Jan. 31 2019 08:52 AM

Money has also been designated for restoring the state’s renowned springs.

Florida Governor Ron DeSantis wants to clean up the Everglades. According to a story published by the Orlando Political Observer, the governor’s environmental budget recommends more than $625 million for the restoration of the troubled national park and the protection of valuable water resources. This sum is $1 billion more than the amount invested in the previous four years to protect the state’s water resources.

“This historic budget proposal will have a substantial impact on the water and quality of life in Florida,” DeSantis reportedly said. “This is not a partisan issue; this is something that Floridians from all walks of life and political persuasions think needs to be done. I look forward to working with the legislature on bringing this into fruition and getting the job done for the people of this state.”

The budget includes a record $360 million for Everglades restoration projects, a level of funding that will put Florida on track to complete the C-44 Reservoir and stormwater treatment area, the C-43 Reservoir and 20 additional projects over the next five years. Together, these projects will provide 672,000 acre-feet of storage and remove almost 200,000 pounds of phosphorus, a major source of nutrient pollution, annually.

These projects will significantly reduce discharges from Lake Okeechobee when combined with updates to the Lake Okeechobee Regulation Schedule, as requested by DeSantis in his Jan. 4 letter to the president.

The budget also suggests $150 million be spent for targeted water quality improvements and measurable nutrient reductions in key water bodies across the state. This includes $100 million for cost-share grant funds for water quality improvements, including septic conversions and upgrades, other wastewater improvements, and rural and urban stormwater system upgrades.

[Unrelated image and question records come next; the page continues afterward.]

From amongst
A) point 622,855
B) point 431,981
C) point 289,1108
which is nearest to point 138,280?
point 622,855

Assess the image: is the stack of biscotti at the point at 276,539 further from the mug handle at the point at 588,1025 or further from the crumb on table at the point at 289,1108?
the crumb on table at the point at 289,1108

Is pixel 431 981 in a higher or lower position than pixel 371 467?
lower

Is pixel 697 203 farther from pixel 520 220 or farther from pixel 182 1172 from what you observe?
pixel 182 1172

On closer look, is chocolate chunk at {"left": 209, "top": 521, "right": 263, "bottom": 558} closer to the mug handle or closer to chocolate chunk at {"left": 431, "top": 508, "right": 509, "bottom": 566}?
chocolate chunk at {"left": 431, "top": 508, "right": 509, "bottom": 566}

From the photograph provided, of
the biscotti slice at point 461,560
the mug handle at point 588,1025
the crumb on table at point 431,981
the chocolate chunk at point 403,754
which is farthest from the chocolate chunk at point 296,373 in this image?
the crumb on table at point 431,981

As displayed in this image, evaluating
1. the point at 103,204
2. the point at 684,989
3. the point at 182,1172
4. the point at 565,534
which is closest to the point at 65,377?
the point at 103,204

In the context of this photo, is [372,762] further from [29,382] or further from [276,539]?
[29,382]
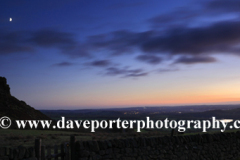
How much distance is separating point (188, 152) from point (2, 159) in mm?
8043

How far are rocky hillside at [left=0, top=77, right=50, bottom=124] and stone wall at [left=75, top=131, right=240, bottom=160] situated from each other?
169ft

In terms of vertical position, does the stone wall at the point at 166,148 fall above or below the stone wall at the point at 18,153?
below

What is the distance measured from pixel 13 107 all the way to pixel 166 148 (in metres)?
57.4

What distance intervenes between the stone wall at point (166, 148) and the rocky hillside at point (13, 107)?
5148 cm

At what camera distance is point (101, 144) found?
365 inches

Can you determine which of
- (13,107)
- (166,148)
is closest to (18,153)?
(166,148)

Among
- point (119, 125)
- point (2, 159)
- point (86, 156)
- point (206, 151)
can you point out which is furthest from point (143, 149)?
point (119, 125)

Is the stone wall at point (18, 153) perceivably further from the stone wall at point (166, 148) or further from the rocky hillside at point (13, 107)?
the rocky hillside at point (13, 107)

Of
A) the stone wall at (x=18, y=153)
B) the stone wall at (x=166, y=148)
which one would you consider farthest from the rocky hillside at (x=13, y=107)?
the stone wall at (x=18, y=153)

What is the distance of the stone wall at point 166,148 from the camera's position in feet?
29.8

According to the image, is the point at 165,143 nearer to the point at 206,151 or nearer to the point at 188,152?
the point at 188,152

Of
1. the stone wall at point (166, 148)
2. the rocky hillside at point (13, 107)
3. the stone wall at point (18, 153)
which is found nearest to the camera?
the stone wall at point (18, 153)

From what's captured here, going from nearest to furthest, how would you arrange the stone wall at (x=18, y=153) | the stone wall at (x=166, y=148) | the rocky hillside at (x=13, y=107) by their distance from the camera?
the stone wall at (x=18, y=153), the stone wall at (x=166, y=148), the rocky hillside at (x=13, y=107)

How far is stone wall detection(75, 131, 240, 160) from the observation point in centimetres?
909
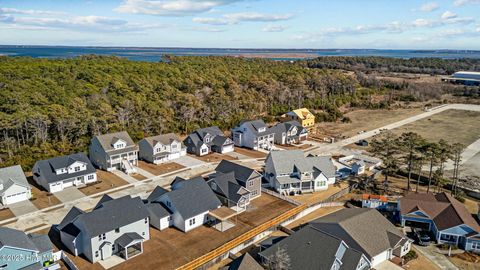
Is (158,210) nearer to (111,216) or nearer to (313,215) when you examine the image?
(111,216)

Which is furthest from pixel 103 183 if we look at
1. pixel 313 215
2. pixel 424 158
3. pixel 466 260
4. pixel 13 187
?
pixel 424 158

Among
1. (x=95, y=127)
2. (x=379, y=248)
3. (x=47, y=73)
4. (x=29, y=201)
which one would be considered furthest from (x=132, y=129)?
(x=379, y=248)

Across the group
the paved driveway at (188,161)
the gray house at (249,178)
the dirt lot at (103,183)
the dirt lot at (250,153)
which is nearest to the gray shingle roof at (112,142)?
the dirt lot at (103,183)

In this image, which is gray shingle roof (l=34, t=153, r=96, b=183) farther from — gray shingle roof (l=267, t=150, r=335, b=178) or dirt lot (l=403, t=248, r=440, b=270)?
dirt lot (l=403, t=248, r=440, b=270)

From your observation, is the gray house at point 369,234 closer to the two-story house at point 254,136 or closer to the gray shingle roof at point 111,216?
the gray shingle roof at point 111,216

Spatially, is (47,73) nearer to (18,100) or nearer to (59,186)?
(18,100)
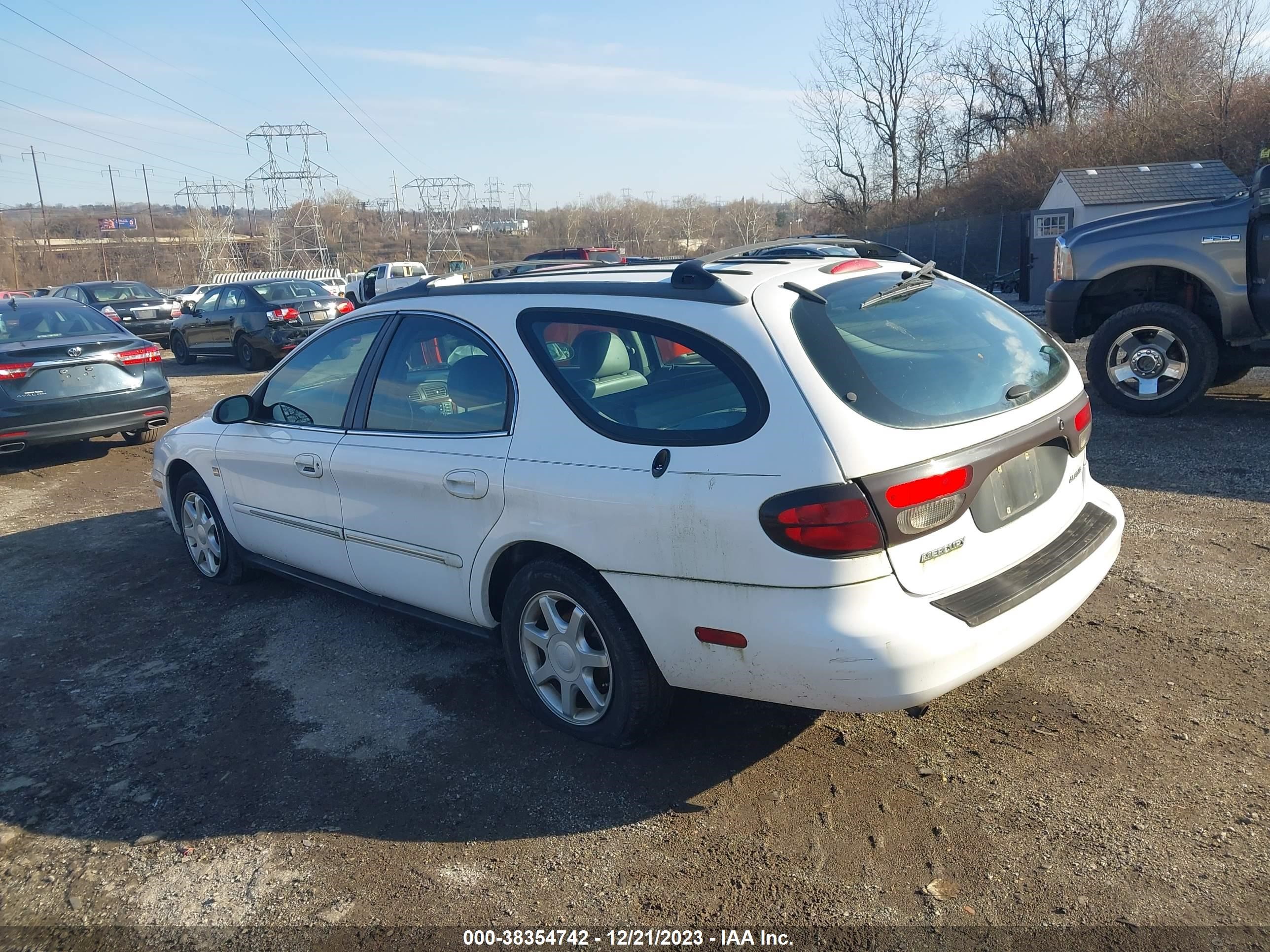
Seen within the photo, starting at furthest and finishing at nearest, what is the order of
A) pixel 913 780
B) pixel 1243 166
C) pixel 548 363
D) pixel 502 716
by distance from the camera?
pixel 1243 166 → pixel 502 716 → pixel 548 363 → pixel 913 780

The governor’s budget also suggests that $50 million go toward speeding up projects to meet scientific nutrient reduction goals. This funding will support projects to reduce nutrient pollution and harmful algal blooms in the state’s treasured waterways.

DeSantis wants another $50 million put toward restoring Florida’s world-renowned springs. The funding may be used for land acquisition to protect spring sheds and will be crucial to supporting homeowners and local communities as they work with the state toward achieving the septic and nutrient reduction requirements called for in the 2016 Water Bill.

The budget supports a more than $25 million investment to improve water quality and combat the impact of harmful algal blooms, including blue-green algae and red tide. It includes the continuation of the Florida Department of Environmental Protection’s emergency red tide grant program and may also address water quality treatment technologies for Lake Okeechobee.

In addition, some $10.8 million is recommended to increase water quality monitoring, support the Blue-Green Algae Task Force, and to develop a water quality public information portal focused on accountability and transparency. It will provide monitoring data for all of Florida’s outstanding springs and key water bodies and allow the public to track the investment and the progress in attaining water quality goals.

The governor wants $40 million spent on an alternative water supply grant program to help communities plan for and implement vital conservation, reuse and other alternative water supply projects. In this effort, the DEP will engage local governments, industry, universities and water management districts to identify and research all viable alternative water supply sources.

DeSantis also wants to start an Environmental Crimes Enforcement Unit within DEP. This will allow DEP to conduct both civil and criminal investigations when environmental laws are broken.